Size / / /

Plants in Science Fiction coverI’m in two minds about this. There are ten chapters in the academic collection Plants in Science Fiction: Speculative Vegetation, and while I have time for the content I have, I confess, none for the presentation.

I’ll admit that, for reasons outside the scope of this review, I am seriously questioning the effectiveness of academic communication—both in its language and in the way it chooses to disseminate information. I’m not advocating for researchers and critical thinkers to dumb themselves down, but honestly, is work like Plants in Science Fiction really maximising its communicative potential with passages like these?

Haraway imagines and encourages a multifaceted sympoiesis (“making with” or co-creation) that will challenge both the anthropocentric autopoiesis (self-creation) of the Capitalocene and the ubiquitous double-pronged hubris/fatalism of the Anthropocene. (p. 59)

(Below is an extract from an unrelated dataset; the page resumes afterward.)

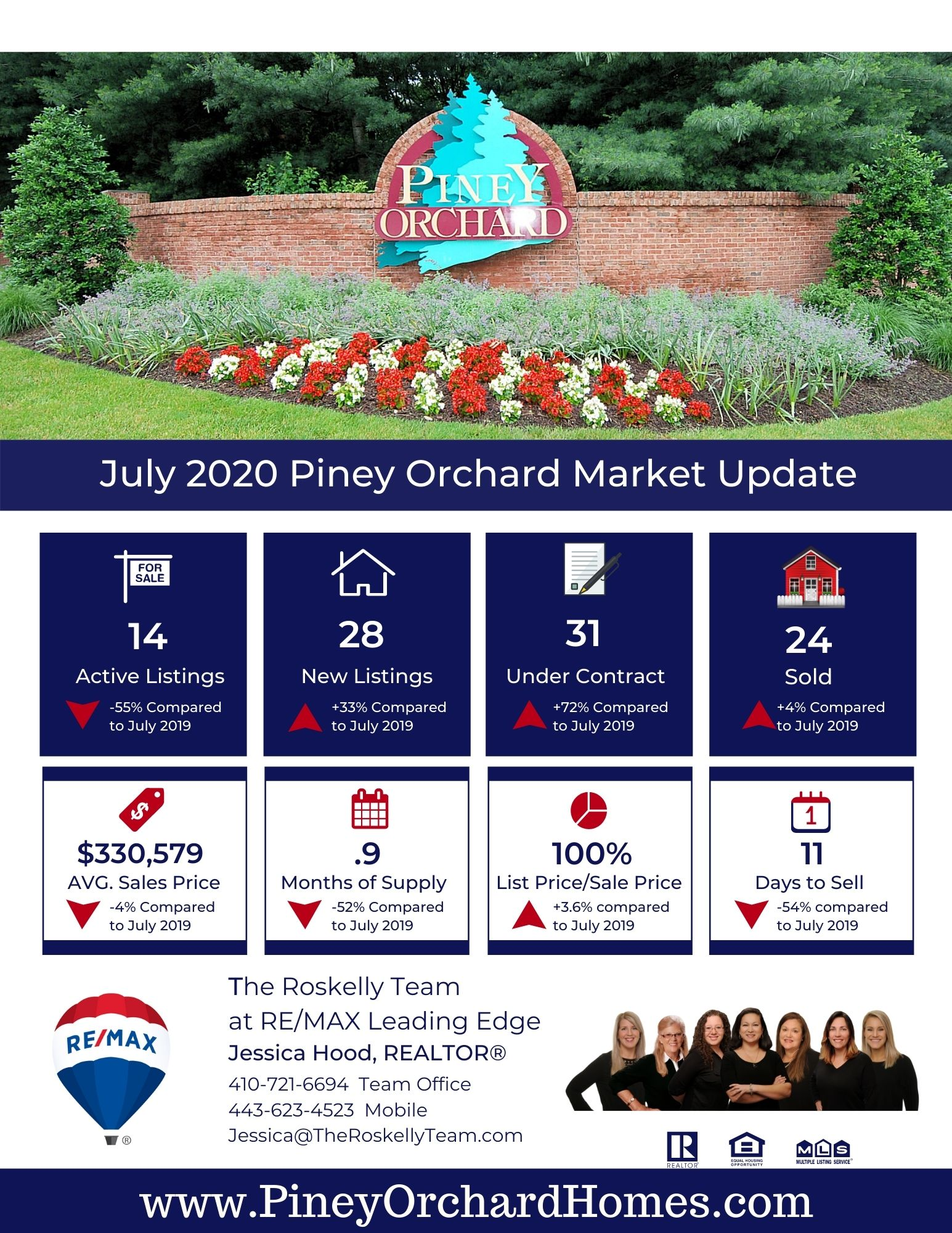 Piney Orchard real estate sales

As this congeneric reading has shown, whereas Lavondyss presents Tallis as literally experiencing arboreal transformation and alternative parturitions, The Vegetarian uses narrative strategies compatible with realist fiction to create a similar experience of temporal and subjective fluidity, so that Yeong-hye’s fantasy of a radically innocent botanical reproduction presses against the framework of consensual reality and of a human-indexed temporality. (p. 143)

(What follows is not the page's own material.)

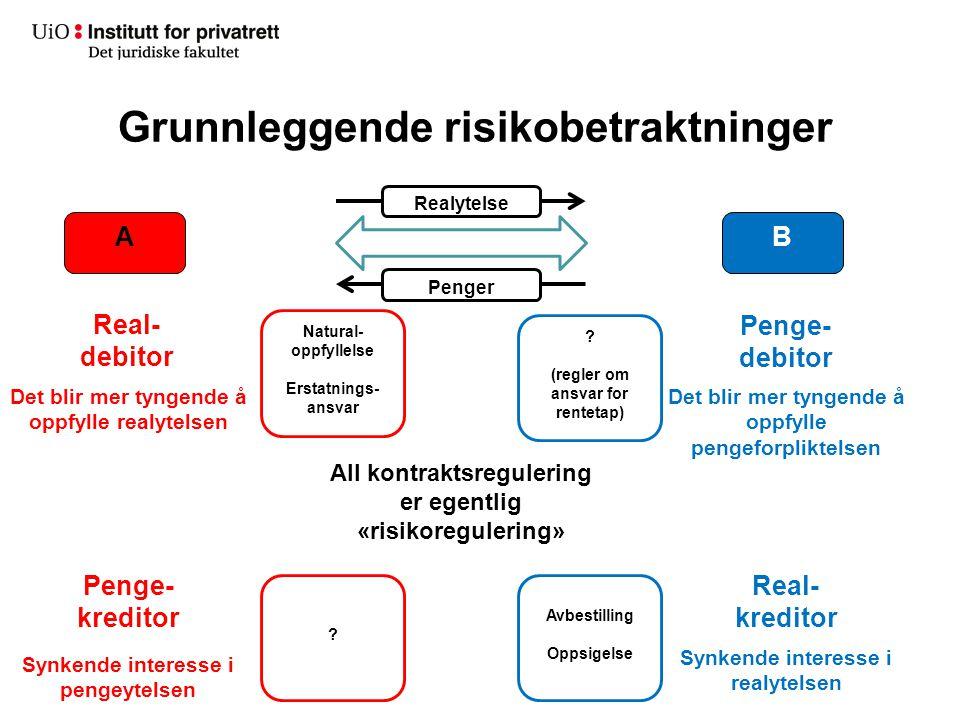 Grunnleggende risikobetraktninger AB Real- debitor Penge- debitor Real- kreditor Penge- kreditor Realytelse Penger Synkende interesse i realytelsen Sy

Now in all fairness, I picked the above as representative of the worst passages of prose in Plants in Science Fiction, but is it any wonder the chapters in this book are all blurring together for me? It’s not as if these two single sentences—and, hideously, they are single sentences—aren’t embedded in what could be interesting discussions. I might even say crucial discussions, as the human perception of (and relationship with) plants is both constantly changing and of increasing importance in this age of climate change. They are just rabidly, deliberately, inaccessible.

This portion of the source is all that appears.